◆ **TEXT PROVIDED**
----

Personal Relationship Manager
Tristan Louis coined the term “personal relationship manager” in a brilliant post on his blog. With his kind permission, we’re adopting PRM to cover much of what we’re building at FWD International. We’d been searching for a descriptive phrase to describe what we’re up to; Tristan nailed it. Not only did he come up with the right phrase, he also wrote a cogent and complete description of what a personal relationship manager should do (we’ll quietly add any features we missed to the development schedule).
“What I want is a view of my relationship with people that would group:
- The basic type of address book information available in my address book and/or on my PDA and/or phone.
- The rich email discussions I have had with said people
- The similarly rich IM discussions I have had.
- SMS or MMS discussions synched from my phone.
- Social Networks interactions
- Feeds for the person (to things like their blog, their last.fm account, etc…)
- Trackbacks and other blog related discussions.”

----

◆ **MATERIAL**
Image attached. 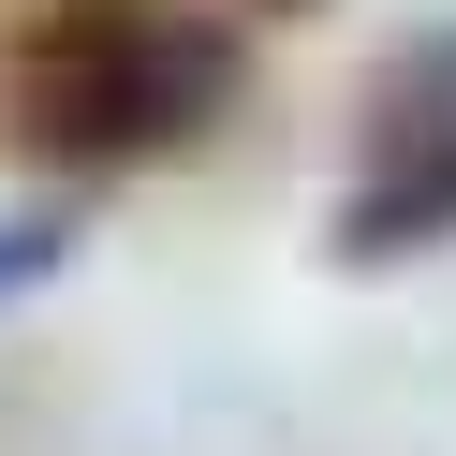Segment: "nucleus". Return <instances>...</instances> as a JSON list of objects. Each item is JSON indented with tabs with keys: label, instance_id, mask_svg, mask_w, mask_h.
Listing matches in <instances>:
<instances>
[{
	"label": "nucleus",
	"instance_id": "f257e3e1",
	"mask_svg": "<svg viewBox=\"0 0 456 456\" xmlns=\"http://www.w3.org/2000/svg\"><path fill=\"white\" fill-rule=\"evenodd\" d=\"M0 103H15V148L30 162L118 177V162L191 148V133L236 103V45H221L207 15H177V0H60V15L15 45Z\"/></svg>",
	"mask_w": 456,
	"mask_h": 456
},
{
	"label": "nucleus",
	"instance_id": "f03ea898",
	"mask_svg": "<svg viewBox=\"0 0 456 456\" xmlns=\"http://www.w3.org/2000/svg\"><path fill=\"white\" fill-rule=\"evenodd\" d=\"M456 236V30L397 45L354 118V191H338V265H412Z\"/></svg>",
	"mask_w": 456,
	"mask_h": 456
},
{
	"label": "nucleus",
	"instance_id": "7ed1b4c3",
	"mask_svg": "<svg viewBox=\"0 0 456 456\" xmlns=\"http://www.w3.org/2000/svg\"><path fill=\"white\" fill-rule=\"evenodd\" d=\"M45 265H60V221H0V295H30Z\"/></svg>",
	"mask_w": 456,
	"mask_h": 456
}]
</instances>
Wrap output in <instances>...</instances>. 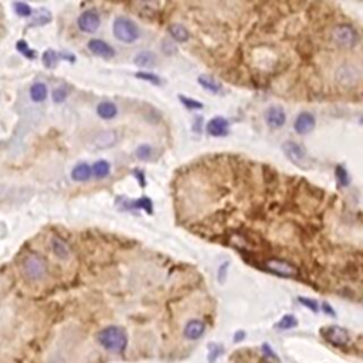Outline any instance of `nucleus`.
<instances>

----

◆ **INSTRUCTIONS FOR THE TASK**
Explain in one to three sentences why, according to the post on personal relationship managers, FWD International is adopting the term PRM.

◆ **WRITTEN SOLUTION**
FWD International had been searching for a descriptive phrase for what it is building, and Tristan Louis's term "personal relationship manager" captured it. With his permission, the company is adopting PRM to cover much of that work.